Apple Strudel
ingredients
- 1/2 cup golden raisins
- 2 tablespoons Calvados or apple cider
- 6 tablespoons unsalted butter
- 1/2 cup fresh bread crumbs, plain
- 20 ounces apples, peeled, cored and cut into 1/8" thick slices
- 1/4 cup plus 2 tablespoons granulated sugar
- 1/3 cup chopped walnuts, toasted (optional)
- 1/4 teaspoon cinnamon
- 1/8 teaspoon salt
- 1 teaspoon lemon juice
- 5 sheets phyllo, defrosted
- Confectioner’s sugar for dusting
directions
- 1
Adjust oven rack to lower-middle position.
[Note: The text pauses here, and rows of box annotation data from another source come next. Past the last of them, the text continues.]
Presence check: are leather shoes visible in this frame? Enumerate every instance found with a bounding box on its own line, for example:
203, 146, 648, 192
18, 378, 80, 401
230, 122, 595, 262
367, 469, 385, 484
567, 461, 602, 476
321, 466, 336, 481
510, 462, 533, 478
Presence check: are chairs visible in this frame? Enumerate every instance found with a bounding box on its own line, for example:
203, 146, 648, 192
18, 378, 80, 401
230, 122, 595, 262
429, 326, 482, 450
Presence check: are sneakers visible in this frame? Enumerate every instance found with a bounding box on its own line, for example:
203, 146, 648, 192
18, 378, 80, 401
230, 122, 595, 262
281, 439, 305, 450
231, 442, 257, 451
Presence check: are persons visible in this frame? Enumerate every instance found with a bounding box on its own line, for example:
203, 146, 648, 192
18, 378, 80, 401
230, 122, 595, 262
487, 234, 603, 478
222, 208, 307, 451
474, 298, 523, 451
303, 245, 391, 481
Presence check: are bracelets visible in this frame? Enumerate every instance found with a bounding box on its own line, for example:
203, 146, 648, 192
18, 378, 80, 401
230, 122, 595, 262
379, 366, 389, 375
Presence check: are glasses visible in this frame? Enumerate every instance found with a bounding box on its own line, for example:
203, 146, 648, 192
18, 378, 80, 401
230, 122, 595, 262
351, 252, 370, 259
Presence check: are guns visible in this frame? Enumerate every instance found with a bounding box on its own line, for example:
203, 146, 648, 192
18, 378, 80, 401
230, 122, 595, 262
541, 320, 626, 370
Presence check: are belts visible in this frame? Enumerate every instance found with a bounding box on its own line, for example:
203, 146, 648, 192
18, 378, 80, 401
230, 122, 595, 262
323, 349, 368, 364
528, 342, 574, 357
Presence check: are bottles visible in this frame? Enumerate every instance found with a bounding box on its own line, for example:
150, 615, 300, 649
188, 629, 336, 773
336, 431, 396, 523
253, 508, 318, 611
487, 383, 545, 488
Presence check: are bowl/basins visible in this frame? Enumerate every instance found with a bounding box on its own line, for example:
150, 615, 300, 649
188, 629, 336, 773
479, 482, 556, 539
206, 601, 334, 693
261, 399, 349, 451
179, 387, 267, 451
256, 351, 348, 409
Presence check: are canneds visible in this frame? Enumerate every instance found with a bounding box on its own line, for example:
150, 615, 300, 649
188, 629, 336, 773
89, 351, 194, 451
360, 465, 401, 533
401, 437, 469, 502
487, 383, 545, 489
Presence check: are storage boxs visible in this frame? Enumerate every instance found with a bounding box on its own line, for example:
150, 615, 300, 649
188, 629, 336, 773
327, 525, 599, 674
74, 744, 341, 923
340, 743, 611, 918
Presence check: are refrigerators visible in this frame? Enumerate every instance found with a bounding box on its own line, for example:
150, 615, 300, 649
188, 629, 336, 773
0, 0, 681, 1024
Preheat oven to 475°.
- 2
Combine raisins and Calvados in small microwave-safe bowl. Cover with plastic wrap and microwave on high until simmering, about 1 minutes. Let stand covered.
- 3
Melt 1 tablespoon butter in small skillet over medium heat. Add bread crumbs and cook until golden brown, stirring frequently. Set aside.
- 4
Drain off remaining liquid from raisins. Toss with apples, bread crumbs, 1/4 cup granulated sugar, buts, cinnamon, salt and lemon juice in large bowl.
- 5
Melt remaining 5 tablespoons of butter. Place 1 sheet of phyllo on parchment paper-lined baking sheet, long-side facing you. Brush with butter and sprinkle with 1 teaspoon sugar. Repeat with remaining sheets of phyllo. Press gently to adhere. Place apple filling in 3“ wide strip about 2 1/2” from bottom and 2" from sides of phyllo.
- 6
Fold short ends of phyllo over filling. Fold long end closest to you over filling. Roll loosely. Rolling too tightly can cause tearing during baking. Place strudel, seam-side down on baking sheet. Brush with butter and sprinkle with remaining sugar. Cut 4 1" vents on top.
- 7
Bake 15 minutes until golden brown. Cool on wire rack at least 10 minutes.
- 8
Dust with confectioner’s sugar and slice with serrated knife. Serve with whipped cream or ice cream.
notes
Can make smaller, individual strudels by cutting phyllo sheets in half.